To be done
Locate every line in the entries below that contains the word "closest", and copy each of those lines.

Records
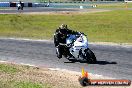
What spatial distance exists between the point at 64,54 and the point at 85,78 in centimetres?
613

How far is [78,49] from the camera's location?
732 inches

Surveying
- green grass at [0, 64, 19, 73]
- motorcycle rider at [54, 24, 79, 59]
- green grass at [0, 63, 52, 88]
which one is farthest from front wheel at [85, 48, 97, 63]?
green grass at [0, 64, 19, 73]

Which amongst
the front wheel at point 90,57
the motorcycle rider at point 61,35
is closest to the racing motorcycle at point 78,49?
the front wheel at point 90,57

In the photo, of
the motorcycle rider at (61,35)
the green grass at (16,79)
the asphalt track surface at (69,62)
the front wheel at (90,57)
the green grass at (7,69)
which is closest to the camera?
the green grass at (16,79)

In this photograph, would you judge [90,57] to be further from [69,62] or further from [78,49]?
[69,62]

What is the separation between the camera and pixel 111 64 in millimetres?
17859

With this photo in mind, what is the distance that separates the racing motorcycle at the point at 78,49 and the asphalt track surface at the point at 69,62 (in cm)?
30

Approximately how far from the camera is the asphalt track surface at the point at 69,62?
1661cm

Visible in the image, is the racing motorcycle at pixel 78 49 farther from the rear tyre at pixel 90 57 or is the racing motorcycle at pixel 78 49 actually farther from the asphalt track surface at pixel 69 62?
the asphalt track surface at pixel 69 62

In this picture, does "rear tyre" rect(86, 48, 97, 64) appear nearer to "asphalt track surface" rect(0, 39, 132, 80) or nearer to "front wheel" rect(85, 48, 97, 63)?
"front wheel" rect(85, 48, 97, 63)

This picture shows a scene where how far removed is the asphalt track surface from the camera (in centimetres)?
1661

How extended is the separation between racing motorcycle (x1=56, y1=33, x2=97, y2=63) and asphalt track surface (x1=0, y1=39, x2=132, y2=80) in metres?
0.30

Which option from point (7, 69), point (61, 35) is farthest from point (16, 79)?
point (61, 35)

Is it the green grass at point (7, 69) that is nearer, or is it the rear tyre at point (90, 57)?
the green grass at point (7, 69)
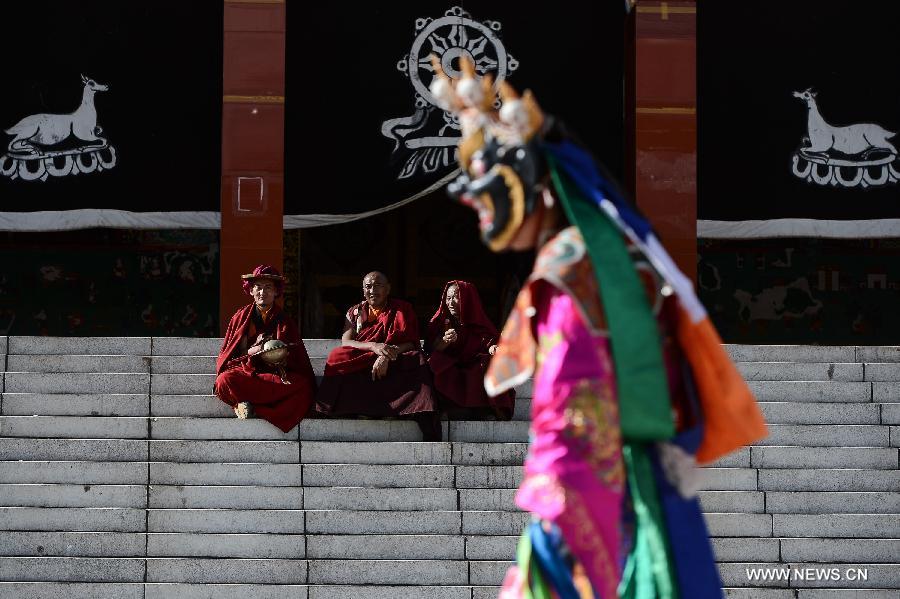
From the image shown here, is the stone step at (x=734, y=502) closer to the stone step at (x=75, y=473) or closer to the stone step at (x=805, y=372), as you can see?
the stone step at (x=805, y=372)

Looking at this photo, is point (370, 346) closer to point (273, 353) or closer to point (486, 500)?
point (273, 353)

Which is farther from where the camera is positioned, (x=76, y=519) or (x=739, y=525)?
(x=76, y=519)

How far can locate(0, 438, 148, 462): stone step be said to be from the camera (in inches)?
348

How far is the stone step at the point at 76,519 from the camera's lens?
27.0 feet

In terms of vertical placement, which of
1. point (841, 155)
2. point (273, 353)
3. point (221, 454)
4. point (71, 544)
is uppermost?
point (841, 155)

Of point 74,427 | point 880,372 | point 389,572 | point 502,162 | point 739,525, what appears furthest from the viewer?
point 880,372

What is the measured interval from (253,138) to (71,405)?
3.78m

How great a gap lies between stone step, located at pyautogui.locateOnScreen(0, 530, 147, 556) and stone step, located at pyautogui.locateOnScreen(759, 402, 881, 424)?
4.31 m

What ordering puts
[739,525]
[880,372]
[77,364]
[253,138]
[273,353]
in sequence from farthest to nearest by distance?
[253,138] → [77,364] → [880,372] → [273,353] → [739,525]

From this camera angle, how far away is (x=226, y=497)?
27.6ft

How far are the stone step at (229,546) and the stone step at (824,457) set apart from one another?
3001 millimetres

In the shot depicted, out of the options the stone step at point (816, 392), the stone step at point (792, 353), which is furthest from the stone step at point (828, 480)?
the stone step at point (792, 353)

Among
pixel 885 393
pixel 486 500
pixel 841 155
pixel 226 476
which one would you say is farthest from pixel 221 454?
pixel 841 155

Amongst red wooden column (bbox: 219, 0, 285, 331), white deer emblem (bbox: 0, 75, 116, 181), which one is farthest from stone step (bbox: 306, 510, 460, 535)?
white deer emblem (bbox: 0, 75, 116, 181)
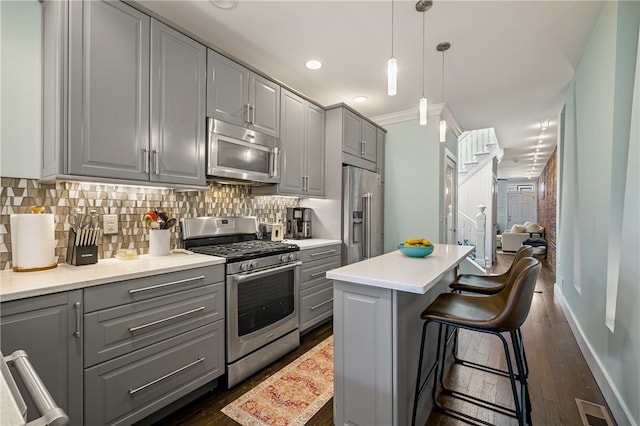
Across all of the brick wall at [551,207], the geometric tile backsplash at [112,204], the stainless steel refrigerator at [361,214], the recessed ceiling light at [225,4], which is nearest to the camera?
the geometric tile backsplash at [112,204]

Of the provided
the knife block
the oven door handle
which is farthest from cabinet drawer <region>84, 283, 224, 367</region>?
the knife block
...
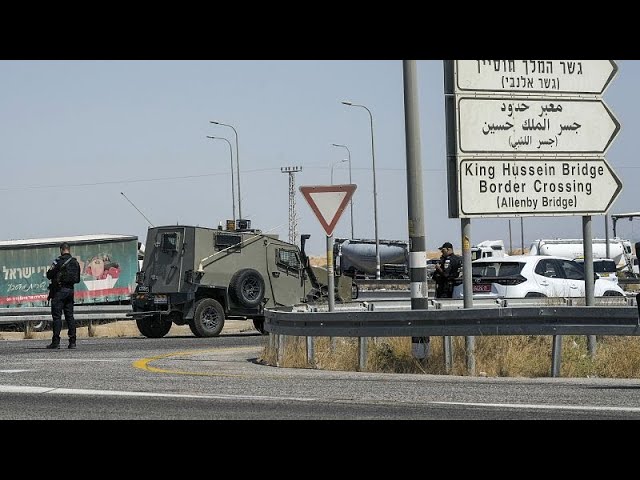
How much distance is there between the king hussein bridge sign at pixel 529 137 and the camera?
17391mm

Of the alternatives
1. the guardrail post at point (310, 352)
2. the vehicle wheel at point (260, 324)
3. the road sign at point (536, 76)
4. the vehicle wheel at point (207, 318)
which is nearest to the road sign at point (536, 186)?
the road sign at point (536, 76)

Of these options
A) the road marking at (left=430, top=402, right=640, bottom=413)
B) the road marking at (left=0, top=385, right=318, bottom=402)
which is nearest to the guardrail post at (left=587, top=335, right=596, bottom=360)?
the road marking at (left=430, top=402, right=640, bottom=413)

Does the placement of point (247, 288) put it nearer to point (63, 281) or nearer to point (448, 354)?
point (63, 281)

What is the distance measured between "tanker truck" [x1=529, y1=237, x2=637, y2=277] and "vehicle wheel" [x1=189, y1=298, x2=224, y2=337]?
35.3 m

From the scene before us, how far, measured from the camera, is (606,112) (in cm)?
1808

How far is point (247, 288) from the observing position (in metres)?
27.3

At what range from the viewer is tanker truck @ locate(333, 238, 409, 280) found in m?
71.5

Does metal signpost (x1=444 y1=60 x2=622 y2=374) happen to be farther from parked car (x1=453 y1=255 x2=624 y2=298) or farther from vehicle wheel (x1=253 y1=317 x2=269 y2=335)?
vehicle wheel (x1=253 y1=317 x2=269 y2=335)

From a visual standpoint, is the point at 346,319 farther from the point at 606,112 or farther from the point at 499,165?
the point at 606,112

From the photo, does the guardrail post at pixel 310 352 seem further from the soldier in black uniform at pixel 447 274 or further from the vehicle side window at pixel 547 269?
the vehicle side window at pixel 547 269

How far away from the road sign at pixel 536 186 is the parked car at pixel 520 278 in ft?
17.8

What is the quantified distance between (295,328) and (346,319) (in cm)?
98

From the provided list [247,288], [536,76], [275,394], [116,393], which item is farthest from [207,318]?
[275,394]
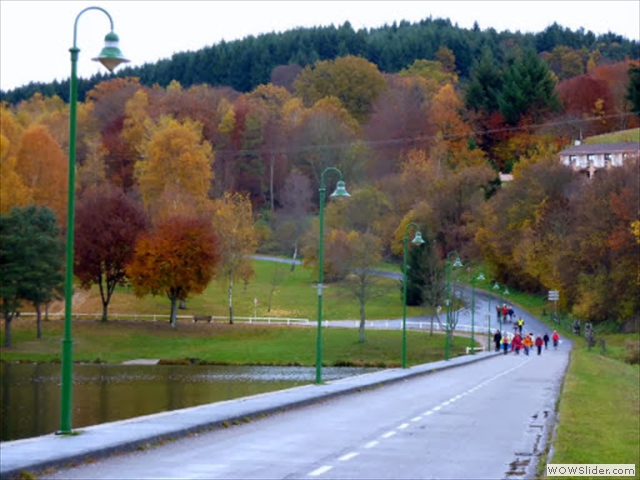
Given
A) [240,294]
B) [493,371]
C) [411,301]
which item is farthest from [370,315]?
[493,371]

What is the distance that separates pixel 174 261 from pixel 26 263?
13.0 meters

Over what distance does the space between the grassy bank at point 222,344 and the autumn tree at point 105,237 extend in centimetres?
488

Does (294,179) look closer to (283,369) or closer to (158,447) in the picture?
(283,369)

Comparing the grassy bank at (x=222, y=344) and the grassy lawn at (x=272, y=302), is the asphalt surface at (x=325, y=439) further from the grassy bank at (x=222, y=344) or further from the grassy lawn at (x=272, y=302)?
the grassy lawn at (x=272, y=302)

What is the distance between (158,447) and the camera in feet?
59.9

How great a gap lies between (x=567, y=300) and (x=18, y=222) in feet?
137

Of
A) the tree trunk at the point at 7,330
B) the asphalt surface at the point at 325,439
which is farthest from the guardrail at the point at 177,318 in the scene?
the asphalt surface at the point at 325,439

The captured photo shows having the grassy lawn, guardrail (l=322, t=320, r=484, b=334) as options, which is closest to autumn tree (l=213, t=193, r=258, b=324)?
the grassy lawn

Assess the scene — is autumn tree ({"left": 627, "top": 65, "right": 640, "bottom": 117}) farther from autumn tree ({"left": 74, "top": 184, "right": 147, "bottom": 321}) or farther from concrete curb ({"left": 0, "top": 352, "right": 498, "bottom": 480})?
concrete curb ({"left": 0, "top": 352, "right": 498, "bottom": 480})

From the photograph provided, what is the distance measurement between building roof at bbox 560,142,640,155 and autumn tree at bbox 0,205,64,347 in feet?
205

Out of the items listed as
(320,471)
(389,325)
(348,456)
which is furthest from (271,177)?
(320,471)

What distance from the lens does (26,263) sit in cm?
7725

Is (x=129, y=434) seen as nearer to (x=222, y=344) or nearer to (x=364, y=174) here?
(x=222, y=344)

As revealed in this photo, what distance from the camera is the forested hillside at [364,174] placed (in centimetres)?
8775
...
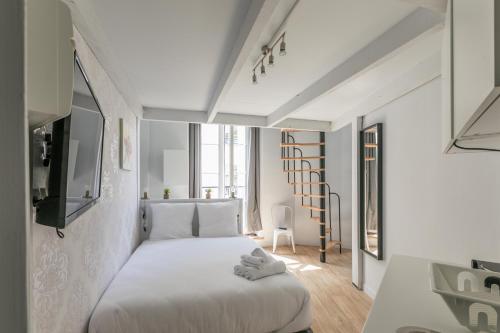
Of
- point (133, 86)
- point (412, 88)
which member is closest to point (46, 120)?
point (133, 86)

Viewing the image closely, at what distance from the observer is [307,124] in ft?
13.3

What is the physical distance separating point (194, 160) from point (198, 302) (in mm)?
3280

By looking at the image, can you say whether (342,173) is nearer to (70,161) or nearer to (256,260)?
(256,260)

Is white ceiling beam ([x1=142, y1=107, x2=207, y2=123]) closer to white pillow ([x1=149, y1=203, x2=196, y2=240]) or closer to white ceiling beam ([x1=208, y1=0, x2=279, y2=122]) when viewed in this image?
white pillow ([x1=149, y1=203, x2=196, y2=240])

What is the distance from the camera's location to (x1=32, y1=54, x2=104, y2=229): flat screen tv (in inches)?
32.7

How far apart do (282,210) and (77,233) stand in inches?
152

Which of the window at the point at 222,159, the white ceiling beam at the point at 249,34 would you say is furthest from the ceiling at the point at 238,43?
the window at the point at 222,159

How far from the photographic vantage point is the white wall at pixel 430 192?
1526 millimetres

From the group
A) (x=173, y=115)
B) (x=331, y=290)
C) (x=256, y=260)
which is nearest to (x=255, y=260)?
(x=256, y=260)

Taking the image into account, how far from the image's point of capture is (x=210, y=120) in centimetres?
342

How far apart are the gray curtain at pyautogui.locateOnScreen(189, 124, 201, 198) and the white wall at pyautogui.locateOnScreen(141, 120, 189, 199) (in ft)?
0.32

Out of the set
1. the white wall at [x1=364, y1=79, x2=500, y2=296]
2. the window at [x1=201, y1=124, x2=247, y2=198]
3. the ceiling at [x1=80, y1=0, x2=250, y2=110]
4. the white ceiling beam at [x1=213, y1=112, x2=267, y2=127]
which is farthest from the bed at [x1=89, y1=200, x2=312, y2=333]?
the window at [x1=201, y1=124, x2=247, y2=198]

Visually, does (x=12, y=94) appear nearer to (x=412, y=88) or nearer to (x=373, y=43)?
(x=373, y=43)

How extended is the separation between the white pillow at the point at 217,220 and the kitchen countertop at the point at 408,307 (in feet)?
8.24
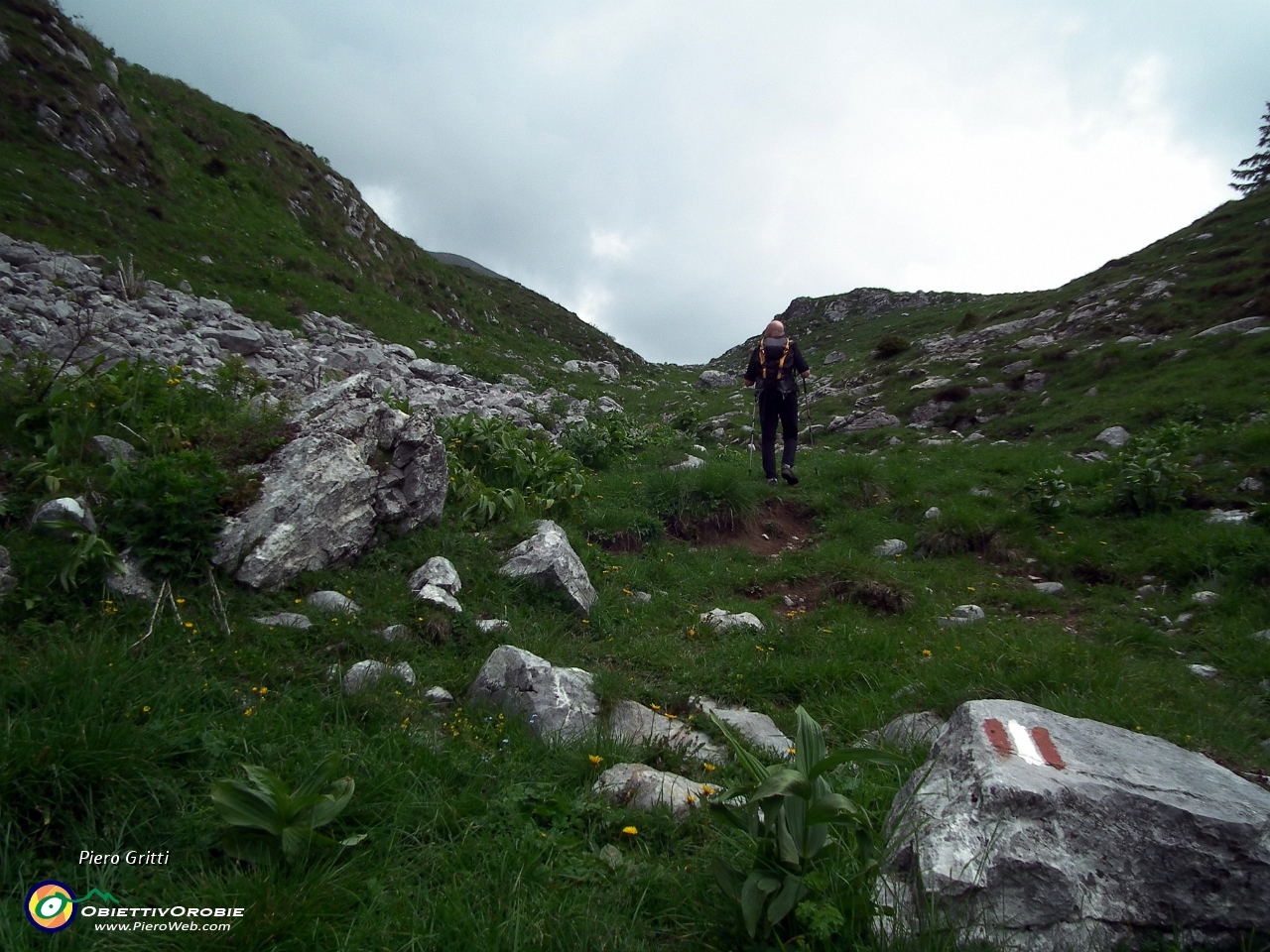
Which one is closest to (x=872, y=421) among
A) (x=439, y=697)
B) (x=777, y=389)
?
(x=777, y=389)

The solution
is closest to the racing motorcycle at point 78,49?
which is closest to the camera?
The captured photo shows having the grassy lawn, guardrail (l=322, t=320, r=484, b=334) as options, which is closest to autumn tree (l=213, t=193, r=258, b=324)?
which member is closest to point (46, 120)?
Which one is closest to (x=872, y=421) among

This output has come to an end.